Set exercise 1:
Repeat the entire text on scene graphs and rendering word for word.

[begin Page]

There is a common data structure called a scene graph that is a hierarchical representation of coordinate space relationships, specifically for the purpose of facilitating transformations on groups of related objects. For example, a player mesh that holds a weapon mesh in its hands would be represented in the scene graph as a player node with a weapon child node. If the player node is translated or rotated, the transformation will carry through to the weapon node.

Aside from this scene graph representation, there would also be another data structure for the purposes of space partitioning, to facilitate visibility testing, such as Binary Space Partitions or Octrees.

If using an octree, keep some threshold number of meshes per node to avoid excessive partitioning. Similarly, if a mesh fits in multiple partitions then it should appear in each of them. When objects move, the list of meshes in each partition should be modified to represent this change. Too many or too few meshes in a partition might require partitioning or merging, respectively.

The rendering phase can then be divided into visibility determination and actual rendering. The octree is traversed to collect visible objects. These objects are added to specific buckets pertaining to their shader type, and during rendering these buckets are rendered sequentially to avoid unnecessary/duplicate state changes.

The engine I’m creating so far consists of actors that are component-based. I feel that perhaps it would be possible to define a mesh component, for example, that contains relevant information. The actors can use the visitor pattern so that, on traversal of the scene graph, the renderer calls the actor’s render method which fetches any renderable components and delegates the rendering back to the renderer. TODO: Is that a good idea? What would constitute a “renderable” component? Enforcing this in static code would seemingly do away with the benefits of run-time composition?

[end Page]

Set exercise 2:
Collect every line in the records that contains the word "image".

[begin Records shown]

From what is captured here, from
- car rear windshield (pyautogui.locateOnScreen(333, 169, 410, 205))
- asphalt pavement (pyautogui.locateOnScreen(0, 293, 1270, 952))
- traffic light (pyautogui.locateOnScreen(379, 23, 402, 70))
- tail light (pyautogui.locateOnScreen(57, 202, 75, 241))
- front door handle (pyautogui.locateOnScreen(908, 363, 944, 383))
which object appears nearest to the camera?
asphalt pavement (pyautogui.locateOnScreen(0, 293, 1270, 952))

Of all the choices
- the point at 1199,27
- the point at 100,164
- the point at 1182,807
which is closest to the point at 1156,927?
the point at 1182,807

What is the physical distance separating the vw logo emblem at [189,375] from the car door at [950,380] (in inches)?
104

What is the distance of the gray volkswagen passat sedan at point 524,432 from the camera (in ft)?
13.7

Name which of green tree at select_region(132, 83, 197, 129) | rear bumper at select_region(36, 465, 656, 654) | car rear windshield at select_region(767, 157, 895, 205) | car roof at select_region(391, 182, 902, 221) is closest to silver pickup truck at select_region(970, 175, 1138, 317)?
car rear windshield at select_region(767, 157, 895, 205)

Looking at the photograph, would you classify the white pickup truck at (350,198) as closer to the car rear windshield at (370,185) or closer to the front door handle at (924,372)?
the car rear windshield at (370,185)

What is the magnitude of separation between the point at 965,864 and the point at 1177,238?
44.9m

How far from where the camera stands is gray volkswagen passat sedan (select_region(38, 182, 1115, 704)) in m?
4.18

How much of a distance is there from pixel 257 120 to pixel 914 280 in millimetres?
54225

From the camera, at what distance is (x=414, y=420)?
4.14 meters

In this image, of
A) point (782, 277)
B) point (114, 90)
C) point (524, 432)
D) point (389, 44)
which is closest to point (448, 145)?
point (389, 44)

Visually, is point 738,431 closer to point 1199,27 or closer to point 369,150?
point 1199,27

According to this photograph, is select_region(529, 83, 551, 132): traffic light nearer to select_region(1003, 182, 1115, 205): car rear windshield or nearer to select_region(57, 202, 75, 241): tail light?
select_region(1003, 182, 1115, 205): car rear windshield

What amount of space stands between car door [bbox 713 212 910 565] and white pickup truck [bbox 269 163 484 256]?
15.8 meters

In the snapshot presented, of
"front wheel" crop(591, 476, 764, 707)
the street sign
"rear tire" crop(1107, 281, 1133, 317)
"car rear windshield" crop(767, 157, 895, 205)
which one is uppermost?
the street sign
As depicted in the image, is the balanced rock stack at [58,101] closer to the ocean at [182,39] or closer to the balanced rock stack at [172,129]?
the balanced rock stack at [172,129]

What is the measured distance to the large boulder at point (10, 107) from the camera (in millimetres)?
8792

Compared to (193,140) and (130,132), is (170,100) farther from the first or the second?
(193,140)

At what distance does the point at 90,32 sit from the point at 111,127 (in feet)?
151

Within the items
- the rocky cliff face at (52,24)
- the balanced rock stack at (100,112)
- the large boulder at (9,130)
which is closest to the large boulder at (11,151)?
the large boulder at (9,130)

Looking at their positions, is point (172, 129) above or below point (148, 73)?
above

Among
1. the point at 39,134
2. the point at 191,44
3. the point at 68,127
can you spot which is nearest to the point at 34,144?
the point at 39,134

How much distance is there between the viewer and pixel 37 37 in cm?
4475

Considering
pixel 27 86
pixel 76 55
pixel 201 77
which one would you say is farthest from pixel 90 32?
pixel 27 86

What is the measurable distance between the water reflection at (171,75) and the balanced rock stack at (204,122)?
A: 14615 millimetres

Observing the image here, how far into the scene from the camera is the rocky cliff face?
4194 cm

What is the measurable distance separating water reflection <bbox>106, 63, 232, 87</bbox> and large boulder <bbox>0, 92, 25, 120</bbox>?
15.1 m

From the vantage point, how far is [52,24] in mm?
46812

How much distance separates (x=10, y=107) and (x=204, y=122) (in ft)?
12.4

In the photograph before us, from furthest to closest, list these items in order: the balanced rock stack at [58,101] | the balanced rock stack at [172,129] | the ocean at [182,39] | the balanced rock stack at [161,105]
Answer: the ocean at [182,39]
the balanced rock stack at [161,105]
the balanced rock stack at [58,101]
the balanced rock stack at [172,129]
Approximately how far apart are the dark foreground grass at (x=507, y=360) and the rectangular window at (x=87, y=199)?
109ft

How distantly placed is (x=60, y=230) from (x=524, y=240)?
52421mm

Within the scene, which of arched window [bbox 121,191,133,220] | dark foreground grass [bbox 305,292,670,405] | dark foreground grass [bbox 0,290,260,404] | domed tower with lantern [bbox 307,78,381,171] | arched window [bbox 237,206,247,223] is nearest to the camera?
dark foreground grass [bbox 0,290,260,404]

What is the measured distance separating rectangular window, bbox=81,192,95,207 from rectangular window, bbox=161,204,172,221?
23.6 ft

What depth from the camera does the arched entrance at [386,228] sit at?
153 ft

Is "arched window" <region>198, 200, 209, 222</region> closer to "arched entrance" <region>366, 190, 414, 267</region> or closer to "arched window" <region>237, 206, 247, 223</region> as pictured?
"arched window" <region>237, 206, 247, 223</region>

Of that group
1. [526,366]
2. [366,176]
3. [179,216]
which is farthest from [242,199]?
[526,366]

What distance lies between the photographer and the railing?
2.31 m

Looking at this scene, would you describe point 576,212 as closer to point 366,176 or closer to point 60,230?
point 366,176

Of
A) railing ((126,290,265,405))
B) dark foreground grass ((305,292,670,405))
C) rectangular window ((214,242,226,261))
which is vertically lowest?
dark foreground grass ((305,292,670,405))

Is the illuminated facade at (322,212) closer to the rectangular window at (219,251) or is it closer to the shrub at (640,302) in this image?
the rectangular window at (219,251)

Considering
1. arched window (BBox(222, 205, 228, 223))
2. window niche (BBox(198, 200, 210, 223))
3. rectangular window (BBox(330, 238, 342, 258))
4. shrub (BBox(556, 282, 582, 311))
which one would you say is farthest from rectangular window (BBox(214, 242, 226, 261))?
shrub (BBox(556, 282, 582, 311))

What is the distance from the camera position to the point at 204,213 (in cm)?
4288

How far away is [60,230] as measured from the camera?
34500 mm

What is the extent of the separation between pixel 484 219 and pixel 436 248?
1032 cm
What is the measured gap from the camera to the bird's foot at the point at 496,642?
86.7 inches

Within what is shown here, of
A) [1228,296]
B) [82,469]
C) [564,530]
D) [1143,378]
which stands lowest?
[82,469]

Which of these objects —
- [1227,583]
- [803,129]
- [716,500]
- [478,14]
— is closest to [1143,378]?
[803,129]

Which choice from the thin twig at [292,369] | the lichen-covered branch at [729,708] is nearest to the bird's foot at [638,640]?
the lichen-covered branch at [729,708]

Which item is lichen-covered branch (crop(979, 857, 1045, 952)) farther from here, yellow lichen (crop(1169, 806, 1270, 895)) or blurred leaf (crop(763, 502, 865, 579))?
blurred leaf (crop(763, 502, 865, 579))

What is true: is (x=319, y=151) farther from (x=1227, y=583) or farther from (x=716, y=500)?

[end Records shown]

Worked solution 1:
There is a common data structure called a scene graph that is a hierarchical representation of coordinate space relationships, specifically for the purpose of facilitating transformations on groups of related objects. For example, a player mesh that holds a weapon mesh in its hands would be represented in the scene graph as a player node with a weapon child node. If the player node is translated or rotated, the transformation will carry through to the weapon node.

Aside from this scene graph representation, there would also be another data structure for the purposes of space partitioning, to facilitate visibility testing, such as Binary Space Partitions or Octrees.

If using an octree, keep some threshold number of meshes per node to avoid excessive partitioning. Similarly, if a mesh fits in multiple partitions then it should appear in each of them. When objects move, the list of meshes in each partition should be modified to represent this change. Too many or too few meshes in a partition might require partitioning or merging, respectively.

The rendering phase can then be divided into visibility determination and actual rendering. The octree is traversed to collect visible objects. These objects are added to specific buckets pertaining to their shader type, and during rendering these buckets are rendered sequentially to avoid unnecessary/duplicate state changes.

The engine I’m creating so far consists of actors that are component-based. I feel that perhaps it would be possible to define a mesh component, for example, that contains relevant information. The actors can use the visitor pattern so that, on traversal of the scene graph, the renderer calls the actor’s render method which fetches any renderable components and delegates the rendering back to the renderer. TODO: Is that a good idea? What would constitute a “renderable” component? Enforcing this in static code would seemingly do away with the benefits of run-time composition?

Worked solution 2:
In this image, of
As depicted in the image, is the balanced rock stack at [58,101] closer to the ocean at [182,39] or closer to the balanced rock stack at [172,129]?
Observing the image here, how far into the scene from the camera is the rocky cliff face?
Is the illuminated facade at (322,212) closer to the rectangular window at (219,251) or is it closer to the shrub at (640,302) in this image?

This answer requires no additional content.